From "how they see us", world opinion of US/Iraq, post elections.
After another successful election, Iraqis are feeling more confident that things are going to continue getting better.
1/6/2006
Iraq is becoming a great American success story, said Barry Cooper in the Calgary Herald. While reports from Baghdad focus on bombings or spotty electricity, two-thirds of Iraqis “agree things are better than they were under Saddam.” And an astonishing 80 percent are confident they’ll be better still next year. They are embracing democracy with gusto. After decades of dictatorship, Iraqis voted three times in the past year—and turnout was bigger each time. The last election, for parliament in December, was the crowning achievement. The campaign was heated, with “quarreling, disagreeable pundits” debating the issues on Al-Jazeera—“pretty good evidence that normal democratic politics could be transplanted to the country.” And the Sunnis, who had boycotted earlier polls, turned out in huge numbers. That’s largely because of savvy U.S. negotiations that exploited “fault lines in the Sunni community.” The Americans managed to split “the native-born and largely secular and nationalist Sunnis, who were also often former Saddamites” and Baathists, from the Sunni jihadists. Now the jihadists are discredited and the insurgency is “pretty much over.”
Now that we’ve had our election, said Baghdad’s Al-Bayyinah in an editorial, the Americans can back off. Shiites in Iraq are certainly “thankful to the Americans for toppling Saddam.” But our gratitude goes only so far. After all, the Americans owed it to us to get rid of the dictator after their “treacherous stand in 1991,” when they told Shiites to rise up against him and then abandoned us to be slaughtered in the tens of thousands. Now it seems they are maneuvering behind the scenes, “trying to strike secret deals” with former Baathists in “a vile effort to rob Iraqis of the joy of a dazzlingly successful election.” That would be a fatal mistake. “Beware the wrath of the poor, whose patience is running out. And heed the Iraqi lion,” Grand Ayatollah Ali al-Husseini al-Sistani, “when the time comes for him to utter his word.”
Don’t expect the U.S. to surrender its power over Iraq easily, said Tehran’s Jomhuri-ye Eslami in an editorial. The Americans have always planned to marginalize the Shiites. They “have kept the Baath Party on the shelf,” ready to be exploited at the proper time. As soon as it became obvious that the Shiites had won the elections, U.S. Vice President Dick Cheney flew to Baghdad to meet with prominent Baathists. He secretly gave them “a large amount of financial aid” and told them to prevent a Shiite government in any way possible. The U.S. intends “to create more bloodshed in Iraq through the Baath Party, and thus continue the occupation until it can bring its own puppet government to power.”
The Iranians may be half-right, said Cengiz Candar in the Ankara, Turkey, New Anatolian. The Americans are, in fact, supporting the Sunnis to prevent the Shiites from utterly dominating Iraq.

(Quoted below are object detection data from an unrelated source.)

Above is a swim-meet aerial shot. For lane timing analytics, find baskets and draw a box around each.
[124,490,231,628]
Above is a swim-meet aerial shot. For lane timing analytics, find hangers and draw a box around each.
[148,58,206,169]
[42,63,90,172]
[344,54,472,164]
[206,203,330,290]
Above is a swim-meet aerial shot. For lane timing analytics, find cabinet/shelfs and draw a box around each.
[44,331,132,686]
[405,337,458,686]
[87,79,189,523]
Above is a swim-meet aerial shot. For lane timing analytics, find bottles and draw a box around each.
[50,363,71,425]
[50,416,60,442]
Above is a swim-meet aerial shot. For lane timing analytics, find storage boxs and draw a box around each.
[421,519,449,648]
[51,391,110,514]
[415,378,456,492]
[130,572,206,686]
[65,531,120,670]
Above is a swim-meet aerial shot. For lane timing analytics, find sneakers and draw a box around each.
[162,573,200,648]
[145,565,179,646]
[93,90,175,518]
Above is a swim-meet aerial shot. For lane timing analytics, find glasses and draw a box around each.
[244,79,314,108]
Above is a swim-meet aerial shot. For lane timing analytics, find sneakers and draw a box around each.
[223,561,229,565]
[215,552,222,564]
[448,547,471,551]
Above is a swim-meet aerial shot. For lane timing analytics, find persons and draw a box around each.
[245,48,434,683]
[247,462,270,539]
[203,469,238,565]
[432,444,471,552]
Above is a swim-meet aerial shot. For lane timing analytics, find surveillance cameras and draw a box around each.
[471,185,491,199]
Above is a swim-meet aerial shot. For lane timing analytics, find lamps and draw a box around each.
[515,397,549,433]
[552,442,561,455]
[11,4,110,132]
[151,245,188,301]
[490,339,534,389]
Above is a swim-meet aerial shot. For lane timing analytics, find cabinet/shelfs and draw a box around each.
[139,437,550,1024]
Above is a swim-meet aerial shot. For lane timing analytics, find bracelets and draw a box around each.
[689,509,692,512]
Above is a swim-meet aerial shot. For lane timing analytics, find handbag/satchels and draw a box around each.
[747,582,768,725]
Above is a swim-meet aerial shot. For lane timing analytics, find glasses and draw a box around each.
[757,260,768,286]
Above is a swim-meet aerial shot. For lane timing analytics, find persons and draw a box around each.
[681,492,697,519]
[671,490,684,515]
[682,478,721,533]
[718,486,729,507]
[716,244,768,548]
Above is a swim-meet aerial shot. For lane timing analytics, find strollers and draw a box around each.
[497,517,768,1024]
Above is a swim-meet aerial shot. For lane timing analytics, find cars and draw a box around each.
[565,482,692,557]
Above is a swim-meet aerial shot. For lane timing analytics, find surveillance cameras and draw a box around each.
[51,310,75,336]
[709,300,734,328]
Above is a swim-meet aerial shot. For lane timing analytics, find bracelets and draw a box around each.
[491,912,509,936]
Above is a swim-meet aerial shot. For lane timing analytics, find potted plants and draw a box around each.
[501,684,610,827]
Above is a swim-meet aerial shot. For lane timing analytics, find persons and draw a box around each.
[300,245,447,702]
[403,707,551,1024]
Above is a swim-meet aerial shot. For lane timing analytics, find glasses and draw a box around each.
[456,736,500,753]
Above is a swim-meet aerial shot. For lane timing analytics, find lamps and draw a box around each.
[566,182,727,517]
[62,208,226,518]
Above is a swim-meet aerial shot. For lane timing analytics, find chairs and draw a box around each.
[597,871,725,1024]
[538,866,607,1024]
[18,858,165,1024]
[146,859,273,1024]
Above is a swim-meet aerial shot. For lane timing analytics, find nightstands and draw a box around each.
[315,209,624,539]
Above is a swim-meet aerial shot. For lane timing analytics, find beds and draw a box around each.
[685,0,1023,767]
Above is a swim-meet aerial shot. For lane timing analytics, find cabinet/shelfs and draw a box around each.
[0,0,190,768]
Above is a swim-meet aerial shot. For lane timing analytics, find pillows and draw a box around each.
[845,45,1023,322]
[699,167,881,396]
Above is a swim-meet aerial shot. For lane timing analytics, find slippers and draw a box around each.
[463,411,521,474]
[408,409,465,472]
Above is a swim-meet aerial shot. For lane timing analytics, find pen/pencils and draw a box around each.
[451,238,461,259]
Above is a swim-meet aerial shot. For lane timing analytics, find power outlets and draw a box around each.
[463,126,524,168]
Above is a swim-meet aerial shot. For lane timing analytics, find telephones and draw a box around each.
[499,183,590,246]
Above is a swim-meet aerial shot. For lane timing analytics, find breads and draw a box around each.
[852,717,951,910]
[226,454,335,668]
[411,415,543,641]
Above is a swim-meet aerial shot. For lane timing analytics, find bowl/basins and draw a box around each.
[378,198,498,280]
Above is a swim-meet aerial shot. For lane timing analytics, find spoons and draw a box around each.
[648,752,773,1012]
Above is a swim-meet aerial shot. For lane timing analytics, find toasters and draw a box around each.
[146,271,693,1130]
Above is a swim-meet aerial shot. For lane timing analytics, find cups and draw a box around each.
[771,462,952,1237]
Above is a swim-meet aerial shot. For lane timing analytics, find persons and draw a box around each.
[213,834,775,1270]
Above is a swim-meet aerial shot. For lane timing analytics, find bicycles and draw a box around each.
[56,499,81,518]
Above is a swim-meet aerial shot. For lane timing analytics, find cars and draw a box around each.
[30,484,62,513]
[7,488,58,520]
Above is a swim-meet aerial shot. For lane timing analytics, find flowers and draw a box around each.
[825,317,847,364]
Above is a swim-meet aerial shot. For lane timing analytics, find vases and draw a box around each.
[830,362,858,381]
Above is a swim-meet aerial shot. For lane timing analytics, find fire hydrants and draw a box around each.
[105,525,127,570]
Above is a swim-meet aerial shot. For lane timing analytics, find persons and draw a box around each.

But that’s because Shiite domination equals Iranian domination. When the U.S. invaded Iraq, it never intended “to hand the country over to a pro-Iranian elected theocracy.” But that’s what the December parliamentary elections seem to have wrought. So the U.S. has turned to Turkey, a secular but mostly Sunni country, to help with the anti-American Sunni Baathists. For centuries, Iraq has been a kind of “wrestling mat” where Turkey and Iran grapple for influence. The U.S., its plans shattered, must now rely on the eternals of “geopolitics.”